*** Dataset extract ***

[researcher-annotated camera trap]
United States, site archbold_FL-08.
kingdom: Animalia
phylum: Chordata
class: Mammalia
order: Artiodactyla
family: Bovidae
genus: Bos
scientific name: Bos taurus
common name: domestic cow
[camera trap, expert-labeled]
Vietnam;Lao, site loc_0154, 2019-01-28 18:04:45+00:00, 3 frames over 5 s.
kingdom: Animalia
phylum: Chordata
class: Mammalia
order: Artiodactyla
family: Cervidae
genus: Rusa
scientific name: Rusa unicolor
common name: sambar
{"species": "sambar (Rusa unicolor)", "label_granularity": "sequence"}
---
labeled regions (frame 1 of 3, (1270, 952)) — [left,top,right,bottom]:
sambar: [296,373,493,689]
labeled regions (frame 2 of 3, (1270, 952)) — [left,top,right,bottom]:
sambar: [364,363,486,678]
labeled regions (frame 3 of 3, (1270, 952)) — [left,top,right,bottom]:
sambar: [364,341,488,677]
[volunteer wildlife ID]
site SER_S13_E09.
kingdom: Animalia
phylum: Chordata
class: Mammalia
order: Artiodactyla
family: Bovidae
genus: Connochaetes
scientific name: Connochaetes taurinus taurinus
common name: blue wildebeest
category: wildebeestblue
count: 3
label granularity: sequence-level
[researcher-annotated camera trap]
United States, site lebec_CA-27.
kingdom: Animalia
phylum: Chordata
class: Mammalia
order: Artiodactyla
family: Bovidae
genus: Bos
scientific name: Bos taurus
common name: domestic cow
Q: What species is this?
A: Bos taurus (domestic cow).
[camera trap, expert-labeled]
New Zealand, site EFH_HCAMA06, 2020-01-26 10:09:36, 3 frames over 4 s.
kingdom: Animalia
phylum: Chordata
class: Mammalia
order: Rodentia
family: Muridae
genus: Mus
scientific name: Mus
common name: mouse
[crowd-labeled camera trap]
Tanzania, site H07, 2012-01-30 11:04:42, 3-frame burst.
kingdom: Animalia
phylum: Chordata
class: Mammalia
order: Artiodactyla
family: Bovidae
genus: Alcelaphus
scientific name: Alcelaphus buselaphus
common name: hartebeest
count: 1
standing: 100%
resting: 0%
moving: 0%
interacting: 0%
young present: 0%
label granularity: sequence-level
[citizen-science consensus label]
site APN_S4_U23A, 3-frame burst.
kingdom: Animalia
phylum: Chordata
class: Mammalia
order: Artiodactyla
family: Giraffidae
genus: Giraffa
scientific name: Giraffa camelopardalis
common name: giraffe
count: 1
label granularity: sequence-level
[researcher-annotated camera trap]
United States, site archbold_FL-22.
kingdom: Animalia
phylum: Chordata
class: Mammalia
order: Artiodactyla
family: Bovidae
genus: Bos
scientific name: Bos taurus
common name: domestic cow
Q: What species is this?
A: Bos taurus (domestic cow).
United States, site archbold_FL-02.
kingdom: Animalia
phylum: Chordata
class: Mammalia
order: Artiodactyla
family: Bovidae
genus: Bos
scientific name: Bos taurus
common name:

*** End of Dataset extract ***

#### [Work task]
Find every line in the entries that includes the word "burst", then state how many there are and nothing else.

#### [Solution to this problem]
2